Danish rock & roll: It's different from ours. Courtesy Motormouthmedia
Danish rock & roll: It's different from ours. Courtesy Motormouthmedia

Northern Light Junkyard Music

Like God, if Under Byen didn't exist, it would be necessary to invent them. This Danish guitar-less ensemble are a perfectly 2007 phenom. They have as many girls as guys, two percussionists, a string section, a saw player and, on their new Samme Stof Som Stof disc ("Same Fabric as Fabric"), a penchant for creaky beauty and rustic grandeur as poetic as it is raw.

Take the Fat Albert-band weird-instrument vibe of, say, Arcade Fire and add the tousled post-partum estro-innocence/menace of Björk (Under Byen even have a member who calls himself "band doctor," plus shades of the bad-horn-playing Einar from Sugarcubes). Divide that by the exponential preciousness of Sigur Rs, then factor in they're from the even-more-pastoral village outside the Danish second city, Aarhus. Like Chicago, Detroit, or Philly—only with elves, poetry, a never-ending supply of cellists (the Youbees have gone through a few) and still, God bless the Vikings, a pretty singer, Henriette Sennenvaldt.

But what began in 1996 as an experiment funded by the Danish Rock Council (what American musicians call "working at Kinko's") has progressed into a decade of "an anti-rock band playing Northern Light junkyard music," as cellist Morten Svenstrup describes it. In fact, for an anti-rock band that sounds like Dead Can Dance by way of Yusef Lateef's Eastern Sounds, Under Byen aren't grim Scandinavians.

"There is actually a lot of humor in the music," Svenstrup insists in a late-night e-mail from home in Denmark on the eve of a U.S. tour with the Album Leaf. "There are a lot of emotions in making [this] music, where there should be. So whenever things are musically tense, there are a lot of emotions at stake—luckily!" On record, it's because Sennenvaldt sings in Danish through a homemade mic; the saws and cellos are distorted and stretched. Live, it's because their feminine arrangements mold to their audience. "Intention is something we don't use at all in our way of making music," Svenstrup explains. "Instead of 'improvising,' we try to lead the music the way it makes sense the particular evening."

As such, Under Byen have become a sort of Kronos Quartet for music-weary hipsters. David Byrne has given them props, but it's Tom Waits whom all eight members seem to like; Svenstrup himself is fond of contemporary Norwegian classical fare: "Music with a physical, spacious feel."

Like Metallica, Under Byen performed with a full orchestra in Denmark last winter, but with different results. "The bad vibes following orchestras and rock bands comes from the standard arrangements groups like Metallica wind up using," Svenstrup says. "On our records, we use a lot of 'classical' instruments, so it's easy to transfer that to the orchestra. So when we did it, we avoided the orchestra trap. By the way, the contrabasses sound like ships pushing you backward very slowly." Duly noted.

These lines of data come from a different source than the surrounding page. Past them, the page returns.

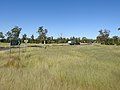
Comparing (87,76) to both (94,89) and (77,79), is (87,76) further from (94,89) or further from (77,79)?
(94,89)

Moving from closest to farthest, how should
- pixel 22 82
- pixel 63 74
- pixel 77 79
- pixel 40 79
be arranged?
pixel 22 82
pixel 40 79
pixel 77 79
pixel 63 74

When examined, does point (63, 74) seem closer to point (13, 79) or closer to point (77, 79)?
point (77, 79)

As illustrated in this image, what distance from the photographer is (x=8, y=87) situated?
26.5ft

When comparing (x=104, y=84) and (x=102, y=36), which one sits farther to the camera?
(x=102, y=36)

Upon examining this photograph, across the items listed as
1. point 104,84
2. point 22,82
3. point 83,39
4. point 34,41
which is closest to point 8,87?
point 22,82

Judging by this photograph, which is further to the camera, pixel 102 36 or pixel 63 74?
pixel 102 36

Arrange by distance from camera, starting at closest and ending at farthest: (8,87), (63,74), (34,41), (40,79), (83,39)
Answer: (8,87), (40,79), (63,74), (34,41), (83,39)

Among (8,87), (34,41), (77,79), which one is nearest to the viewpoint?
(8,87)

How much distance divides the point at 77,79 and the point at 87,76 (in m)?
0.62

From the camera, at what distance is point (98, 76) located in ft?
36.2

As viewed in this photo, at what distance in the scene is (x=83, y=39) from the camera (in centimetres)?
19650

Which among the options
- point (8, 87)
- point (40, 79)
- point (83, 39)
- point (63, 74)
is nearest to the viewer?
point (8, 87)

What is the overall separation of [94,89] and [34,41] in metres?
140

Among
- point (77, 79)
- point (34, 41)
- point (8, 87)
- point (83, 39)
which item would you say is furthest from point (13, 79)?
point (83, 39)
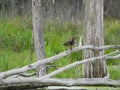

Under Byen usually play, as Svenstrup puts it, "punk clubs or art galleries," and they are perfectly suitable for both. For all their pretensions (a former cellist performed wearing angel wings), their sound is weirdly, wonderfully natural, which Svenstrup is quick to put in check. "Our music represents some kind of Nordic feel," Svenstrup admits. "Some might call it laziness. Really, we are lazy."

Lazy or not, they aren't a bunch of cooing angels, that's for sure. Where Sigur Rs are pretty and particular, Under Byen have a little of that Aphex Twin-like, shit-eating ambivalence in their flowery grin. The Danish language gives Henriette some leeway to coo, but where a guitar might invoke a swoon, Under Byen prefer to flit around a melody, inspiring more than demanding a response. Says Svenstrup, "We're kind of rude—we count on the listener to take a swim and capture the fish—it's not being served in front of her on a plate with parsley on top."

So what have they got against guitar? "It's like spicing a meal with coconut milk. It will always taste good, but it's hard to vary. It's more interesting to have other instruments taking the role of a guitar, instruments that perhaps usually are used for icing, like kalimba, marimba, or strings. Imagine a main dish of icing—that would taste rather weird." A saw solo it is, then. Enjoy.